The Structure of Clostridium perfringens NanI Sialidase and Its Catalytic Intermediates

• Published in: The Journal of biological chemistry Vol. 283; no. 14; pp. 9080 - 9088
• Main Authors: Newstead, Simon L., Potter, Jane A., Wilson, Jennifer C., Xu, Guogang, Chien, Chin-Hsiang, Watts, Andrew G., Withers, Stephen G., Taylor, Garry L.
• Format: Journal Article
• Language: English
• Published: United States Elsevier Inc 04.04.2008; American Society for Biochemistry and Molecular Biology
• Subjects: Bacteremia - enzymology; Catalysis; Clostridium perfringens; Clostridium perfringens - enzymology; Clostridium perfringens - pathogenicity; Crystallography, X-Ray; Enzyme Catalysis and Regulation; Foodborne Diseases - enzymology; Gas Gangrene - enzymology; Glycoconjugates - chemistry; Glycoconjugates - metabolism; Humans; Neuraminidase - chemistry; Nuclear Magnetic Resonance, Biomolecular; Protein Structure, Tertiary; Sialic Acids - chemistry; Sialic Acids - metabolism
• ISSN: 0021-9258; 1083-351X
• DOI: 10.1074/jbc.M710247200

Clostridium perfringens is a Gram-positive bacterium responsible for bacteremia, gas gangrene, and occasionally food poisoning. Its genome encodes three sialidases, nanH, nanI, and nanJ, that are involved in the removal of sialic acids from a variety of glycoconjugates and that play a role in bacterial nutrition and pathogenesis. Recent studies on trypanosomal (trans-) sialidases have suggested that catalysis in all sialidases may proceed via a covalent intermediate similar to that of other retaining glycosidases.
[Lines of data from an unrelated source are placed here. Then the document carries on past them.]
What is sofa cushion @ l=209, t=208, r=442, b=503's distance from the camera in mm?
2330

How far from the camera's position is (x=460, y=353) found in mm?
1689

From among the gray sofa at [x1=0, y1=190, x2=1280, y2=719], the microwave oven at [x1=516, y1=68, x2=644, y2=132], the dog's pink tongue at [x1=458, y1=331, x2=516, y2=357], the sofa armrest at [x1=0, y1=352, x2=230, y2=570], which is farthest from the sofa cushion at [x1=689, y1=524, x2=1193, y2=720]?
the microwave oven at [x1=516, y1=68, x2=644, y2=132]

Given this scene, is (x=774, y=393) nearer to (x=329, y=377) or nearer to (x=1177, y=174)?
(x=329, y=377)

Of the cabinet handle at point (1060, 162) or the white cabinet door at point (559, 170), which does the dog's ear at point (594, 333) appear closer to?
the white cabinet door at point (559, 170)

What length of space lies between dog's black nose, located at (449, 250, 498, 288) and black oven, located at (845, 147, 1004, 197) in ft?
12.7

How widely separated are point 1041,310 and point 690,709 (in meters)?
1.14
Here we provide further evidence to support this suggestion by reporting the 0.97Å resolution atomic structure of the catalytic domain of the C. perfringens NanI sialidase, and complexes with its substrate sialic acid (N-acetylneuramic acid) also to 0.97Å resolution, with a transition-state analogue (2-deoxy-2,3-dehydro-N-acetylneuraminic acid) to 1.5Å resolution, and with a covalent intermediate formed using a fluorinated sialic acid analogue to 1.2Å resolution. Together, these structures provide high resolution snapshots along the catalytic pathway. The crystal structures suggested that NanI is able to hydrate 2-deoxy-2,3-dehydro-N-acetylneuraminic acid to N-acetylneuramic acid. This was confirmed by NMR, and a mechanism for this activity is suggested.